__Exercícios__:
a) Em que data o Chaplin Club foi fundado, segundo o texto sobre o Chaplin Club?
b) Liste todos os fundadores do cineclube mencionados nominalmente no texto sobre o Chaplin Club.
c) Reescreva o trecho do texto sobre o Chaplin Club que vai de "Todavia, formalmente, no" até "demais como revistas.", trocando "jornal" por "boletim".

__Texto de origem__:
—————

Todavia, formalmente, no Brasil o primeiro cineclube, o Chaplin Club, foi fundado em 13 de junho do ano de 1928 no Rio de Janeiro, persistindo até o advento do cinema sonoro. Seus fundadores eram pessoas de grande prestígio intelectual no Brasil, como Otávio de Faria, Almir Castro, Cláudio Mello e Plínio Sussekind Rocha. O Chaplin lançou, em agosto deste mesmo ano, o primeiro número de O Fan, sua publicação oficial, que foi mantida durante dois anos, com o total de sete números, os cinco primeiros como jornal e os demais como revistas.

—————

__Registros__:
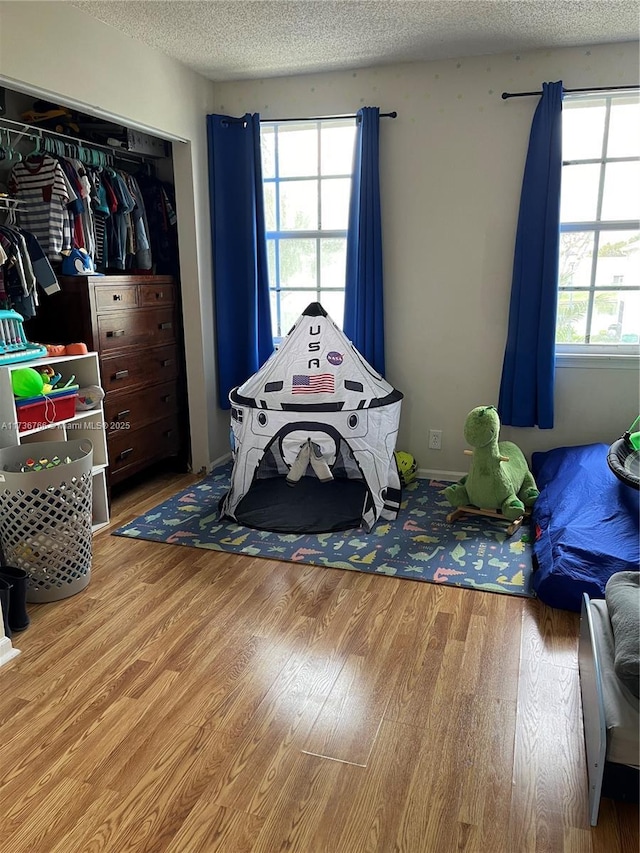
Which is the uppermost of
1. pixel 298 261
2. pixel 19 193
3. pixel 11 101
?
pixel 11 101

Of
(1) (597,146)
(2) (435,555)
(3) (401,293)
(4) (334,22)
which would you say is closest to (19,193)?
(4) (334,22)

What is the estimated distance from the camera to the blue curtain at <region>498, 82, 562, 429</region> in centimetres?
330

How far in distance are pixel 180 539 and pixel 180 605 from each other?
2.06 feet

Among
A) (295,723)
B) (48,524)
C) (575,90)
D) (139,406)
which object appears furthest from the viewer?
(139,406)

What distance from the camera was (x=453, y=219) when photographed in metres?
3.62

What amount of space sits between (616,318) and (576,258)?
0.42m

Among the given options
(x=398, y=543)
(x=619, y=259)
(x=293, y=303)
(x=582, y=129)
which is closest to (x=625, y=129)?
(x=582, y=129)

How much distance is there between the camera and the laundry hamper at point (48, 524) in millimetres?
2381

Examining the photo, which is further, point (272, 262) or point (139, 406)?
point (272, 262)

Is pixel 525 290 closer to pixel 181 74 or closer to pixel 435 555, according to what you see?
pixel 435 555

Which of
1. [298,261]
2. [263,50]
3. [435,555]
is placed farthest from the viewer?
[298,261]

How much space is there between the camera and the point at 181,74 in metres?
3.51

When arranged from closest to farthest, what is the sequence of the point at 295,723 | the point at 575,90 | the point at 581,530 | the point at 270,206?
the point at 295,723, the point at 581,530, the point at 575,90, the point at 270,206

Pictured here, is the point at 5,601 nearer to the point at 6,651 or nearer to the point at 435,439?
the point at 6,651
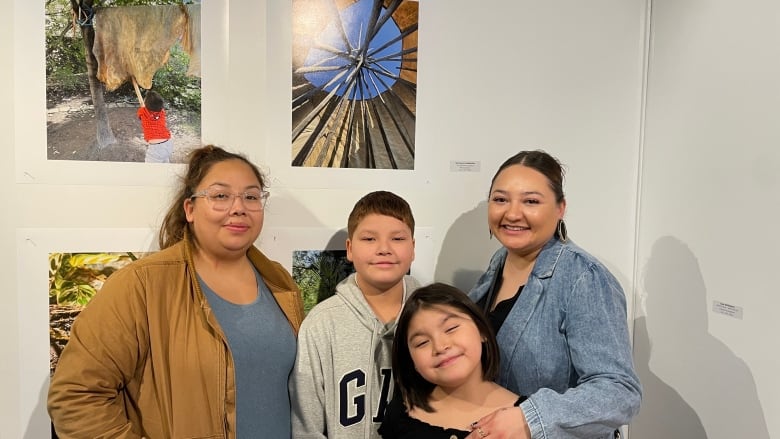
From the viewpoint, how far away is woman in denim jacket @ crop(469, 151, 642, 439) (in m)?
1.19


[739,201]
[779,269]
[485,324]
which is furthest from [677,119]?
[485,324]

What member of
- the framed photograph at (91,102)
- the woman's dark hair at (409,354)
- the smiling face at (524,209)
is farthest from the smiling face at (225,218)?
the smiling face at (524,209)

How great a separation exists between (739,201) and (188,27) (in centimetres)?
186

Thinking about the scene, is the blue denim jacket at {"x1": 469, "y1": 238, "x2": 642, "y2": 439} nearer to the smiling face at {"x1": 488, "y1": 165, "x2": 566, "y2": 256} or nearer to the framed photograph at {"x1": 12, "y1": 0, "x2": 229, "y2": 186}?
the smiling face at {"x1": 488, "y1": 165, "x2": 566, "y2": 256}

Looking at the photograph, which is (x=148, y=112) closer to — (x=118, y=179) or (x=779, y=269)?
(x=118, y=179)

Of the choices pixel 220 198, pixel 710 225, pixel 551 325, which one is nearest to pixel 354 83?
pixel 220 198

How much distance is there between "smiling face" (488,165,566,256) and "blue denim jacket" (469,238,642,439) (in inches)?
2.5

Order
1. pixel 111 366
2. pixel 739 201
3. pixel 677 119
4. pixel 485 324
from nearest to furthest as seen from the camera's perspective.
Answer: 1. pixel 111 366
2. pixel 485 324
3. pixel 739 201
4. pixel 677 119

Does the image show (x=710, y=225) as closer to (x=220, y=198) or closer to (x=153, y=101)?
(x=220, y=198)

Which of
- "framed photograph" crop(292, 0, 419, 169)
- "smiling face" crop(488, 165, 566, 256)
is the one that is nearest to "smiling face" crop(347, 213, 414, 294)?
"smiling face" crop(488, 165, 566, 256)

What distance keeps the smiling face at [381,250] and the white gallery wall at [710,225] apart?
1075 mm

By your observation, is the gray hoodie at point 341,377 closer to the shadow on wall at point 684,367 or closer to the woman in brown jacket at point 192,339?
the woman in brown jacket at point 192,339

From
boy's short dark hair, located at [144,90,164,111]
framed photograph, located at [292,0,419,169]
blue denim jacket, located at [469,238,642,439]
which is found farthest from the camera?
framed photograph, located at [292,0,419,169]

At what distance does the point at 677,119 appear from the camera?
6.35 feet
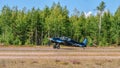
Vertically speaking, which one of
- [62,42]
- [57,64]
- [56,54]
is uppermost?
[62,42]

—————

__Respostas__:
a) Em 13 de junho de 1928.

b) Otávio de Faria, Almir Castro, Cláudio Mello e Plínio Sussekind Rocha.

c)
Todavia, formalmente, no Brasil o primeiro cineclube, o Chaplin Club, foi fundado em 13 de junho do ano de 1928 no Rio de Janeiro, persistindo até o advento do cinema sonoro. Seus fundadores eram pessoas de grande prestígio intelectual no Brasil, como Otávio de Faria, Almir Castro, Cláudio Mello e Plínio Sussekind Rocha. O Chaplin lançou, em agosto deste mesmo ano, o primeiro número de O Fan, sua publicação oficial, que foi mantida durante dois anos, com o total de sete números, os cinco primeiros como boletim e os demais como revistas.